9  Blocks

So far we have focused on the various kinds of data that Scheme provides. This includes functions, because they are just another class of data. With functions we also covered loops; after all, they are just functions. If we wish to write large programs, however, we need additional means to organize programs.

Blocks are the most basic means for organizing programs, and Scheme provides a large variety of blocks. The primary purpose of a block is to allow functions to establish local variable definitions. Since functions are first-class values in Scheme, blocks also provide a mechanism to hide functions and variables from the rest of the program. Put differently, first-class functions and blocks work together to establish primitive but effective security zones.

9.1  Local Definitions

Suppose your part of a program consists of a bunch of function that collaborate but the rest of the program needs just one of them. You want to develop these functions as usual in Scheme but when you're all done, you want to hide all the auxiliary functions and variables.
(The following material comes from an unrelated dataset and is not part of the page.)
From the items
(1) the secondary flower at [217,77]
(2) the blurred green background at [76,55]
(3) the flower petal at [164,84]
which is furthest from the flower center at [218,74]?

;; (Listof X) (X X  -->  Boolean)  -->  (Listof X)
;; to sort alox according to <x via successive merges
;; (define (merge-sort alox <x) ...)

(define (merge-sort alox <x)
  (merge-until-singleton 
    <x (map list alox)))

(define (merge-until-singleton <x l)
  (cond
    [(null? (cdr l)) (car l)]
    [else (merge-until-singleton 
           <x (merge-neighbors <x l))]))

(define (merge-neighbors <x l)
  (cond
    [(null? l) null]
    [(null? (cdr l)) l]
    [else
     (cons (merge <x (car l) (second l))
           (merge-neighbors
	     <x (cdr (cdr l))))]))

(define (merge <x l1 l2)
  (cond
    [(null? l1) l2]
    [(null? l2) l1]
    [(<x (car l1) (car l2))
     (cons (car l1)
       (merge <x (cdr l1) l2))]
    [(<x (car l2) (car l1))
     (cons (car l2)
       (merge <x l1 (cdr l2)))]
    [else
      (cons (car l1)
	(cons (car l2)
	  (merge <x (cdr l1) (cdr l2))))]))

   
(define (merge-sort alox <x)
  (local ((define (merge-sort alox <x)
	    (merge-until-singleton 
	      <x (map list alox)))
	  
	  (define (merge-until-singleton <x l)
            (cond
              [(null? (cdr l)) (car l)]
              [else (merge-until-singleton 
                     <x (merge-neighbors <x l))]))
          
          (define (merge-neighbors <x l)
            (cond
              [(null? l) null]
              [(null? (cdr l)) l]
              [else
               (cons (merge <x (car l) (second l))
                     (merge-neighbors
		       <x (cdr (cdr l))))]))
	  
          (define (merge <x l1 l2)
            (cond
              [(null? l1) l2]
              [(null? l2) l1]
              [(<x (car l1) (car l2))
               (cons (car l1)
		 (merge <x (cdr l1) l2))]
              [(<x (car l2) (car l1))
               (cons (car l2)
		 (merge <x l1 (cdr l2)))]
              [else
		(cons (car l1)
		  (cons (car l2)
		    (merge <x (cdr l1) (cdr l2))))])))
    (merge-sort alox <x)))
Figure 18:  Local definitions for merge-sort

Take a look at the left half of figure 18. It contains four function definitions that together make up a merge sort routine. The main function is at the top; the three auxiliary functions merge neighboring pairs of lists into one list -- preserving the order of the items -- until there is only one, sorted list left. The only interesting function is merge-sort, which consumes a list and a predicate for comparing two items from the list. Clearly, a good program organization should hide all functions but merge-sort.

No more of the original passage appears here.